Search code examples
bashawksedgrepcut

Search multiple files in subfolders and print only numerical values


I have a question on in-line operation to search multiple files in sub-folders with TWO patterns, and print only numerical values.

Example:

Current directory: $HOME/work/A/ (where to run script)

Subfolders containing data: $HOME/work/A/trial1, trial2, trial3..

Input (each data file): eg. trial1/trial1.out

[text]
..
cutoff = 100
..
[text] 
..
! total energy= -23.4387 Ry
.. 

Need output: /A/totalenergy.txt

100   -23.4387
110   -23.2523
120   -24.0134
...

What I initially planned, is to use 'grep' to search each file and match pattern 'cutoff =' and '! ' to find the two desired lines, and print out only the cutoff number and energy number.

However, up to this point, what I am able to do is only search for 1 pattern, '! total energy' (more important), and use grep | tr | cut > file to get only the energy out.

grep -e "\!" */*.out | tr -s ' ' | cut -f5 -d' ' >totalenergy.txt

basically, I grep for '!', search all subfolders for *.out, trim multiple spaces, and retain only the numerical field

The line that contains '! total energy' after using grep looks like this

60/C.scf_60.out:!    total energy              =     -22.78085574 Ry

So, if I can somehow get the first number out from this line, plus what I have, I can also achieve my goal:

60  -22.78085574

I am trying to do this with one line command.

Thanks!

### [Information provided]

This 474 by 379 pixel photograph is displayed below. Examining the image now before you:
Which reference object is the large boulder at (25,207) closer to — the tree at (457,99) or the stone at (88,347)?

### [Problems to solve]
1. Translate this sentence from the forum post into Spanish: "I am trying to do this with one line command."
2. For each statement, answer yes or no according to the forum post, and quote the words that decide it.
(a) The author can already extract the energy value by searching for a single pattern.
(b) The desired output file is named cutoff.txt.
(c) The script is meant to be run from $HOME/work/A/.
The data aren't needed for any of this.

### [Responses to the exercise]
1. Estoy intentando hacer esto con un comando de una sola línea.

2.
(a) Yes: "what I am able to do is only search for 1 pattern, '! total energy' (more important), and use grep | tr | cut > file to get only the energy out"
(b) No: "Need output: /A/totalenergy.txt"
(c) Yes: "Current directory: $HOME/work/A/ (where to run script)"